Kasus-kasus di atas sebenarnya secara jelas menggambarkan bahwa sepanjang seseorang memperkenalkan identitasnya secara jelas di dunia maya (seperti akun tweeter Luna Maya yang diketahui bahwa akun tersebut memang lah dibuat oleh Luna sendiri dan akun facebook para pelajar yang memuat kata-kata intimidatif diakun mereka terhadap sang guru), yang mana membuat orang lain dapat mengetahui orang terkait secara offline, maka apa yang dikemukakannya di media online memberikan hak kepada orang atau pihak untuk mengajukan pelaporan secara hukum.

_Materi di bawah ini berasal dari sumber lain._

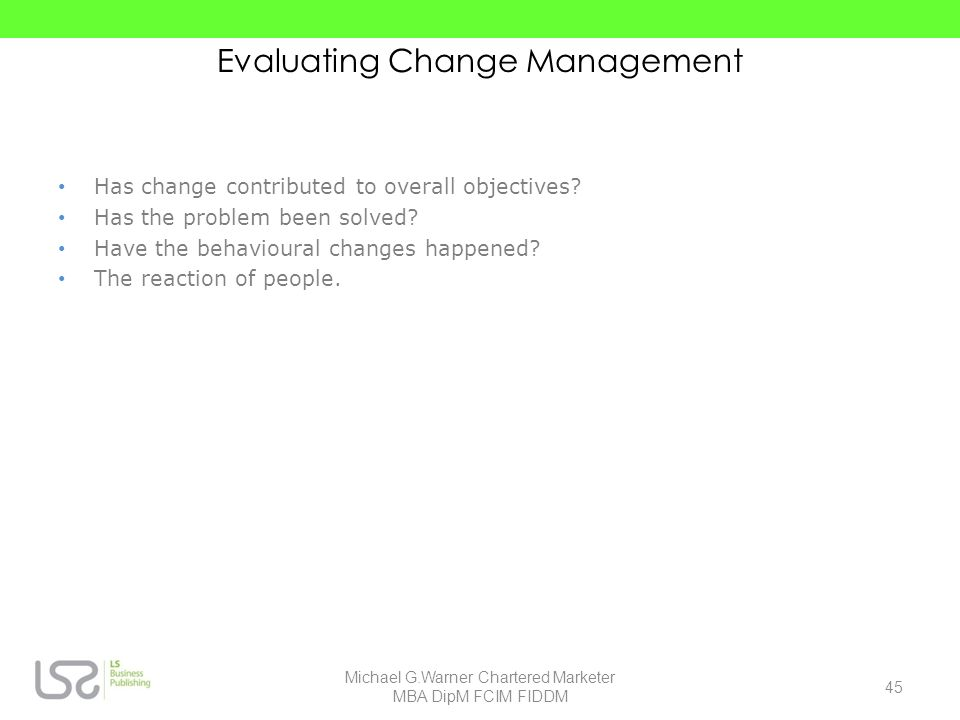 Evaluating Change Management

Tentu tidak hanya di dunia maya, dalam kehidupan keseharian pun setiap orang dapat dilaporkan ke aparat yang berwenang atas segala tindakan dan perkataannya. Tetapi terdapat perbedaan mendasar atas apa yang dikatakan seseorang di dunia maya dan apa yang dikatakan secara offline. Jika beberapa pelajar itu hanya menyatakan hal-hal di facebook mereka secara langsung, maka tanpa adanya saksi dan para pelajar tersebut tidak ada yang memberikan pengakuan, dari sisi pembuktian, guru maupun pihak sekolah akan sulit mengharapkan aparat yang berwenang untuk memprosesnya lebih lanjut. Bahkan memulangkan para pelajar tersebut ke orang tuanya akan membuat pihak sekolah memiliki resiko hukum, tentunya kalau kata-kata intimidatif tersebut hanya diungkapkan secara langsung kepada sang guru tanpa adanya saksi.
Ketiadaan saksi (karena alat bukti lain tidak ada) akan menyulitkan proses hukum di Pengadilan, yang mana pasal 185 ayat 2 KUHAP menyatakan: ”keterangan seorang saksi saja tidak cukup untuk membuktikan bahwa Terdakwa bersalah terhadap perbuatan yang didakwakan kepadanya”.
Hal ini karena di dunia maya, sepanjang seseorang memperkenalkan dirinya secara jelas, maka apa yang dikemukakannya memiliki resiko lebih tinggi secara hukum. Timbulnya resiko ini karena format dari apa yang dikemukakan (pesan) orang terkait bersifat permanen dan dapat dirujuk kembali ke sumber awal. Berbeda dengan kehidupan keseharian, meski pun direkam secara audio visual juga tidak mengalami perubahan format pesan, tetapi pola penyebaran tidak semassif dunia maya.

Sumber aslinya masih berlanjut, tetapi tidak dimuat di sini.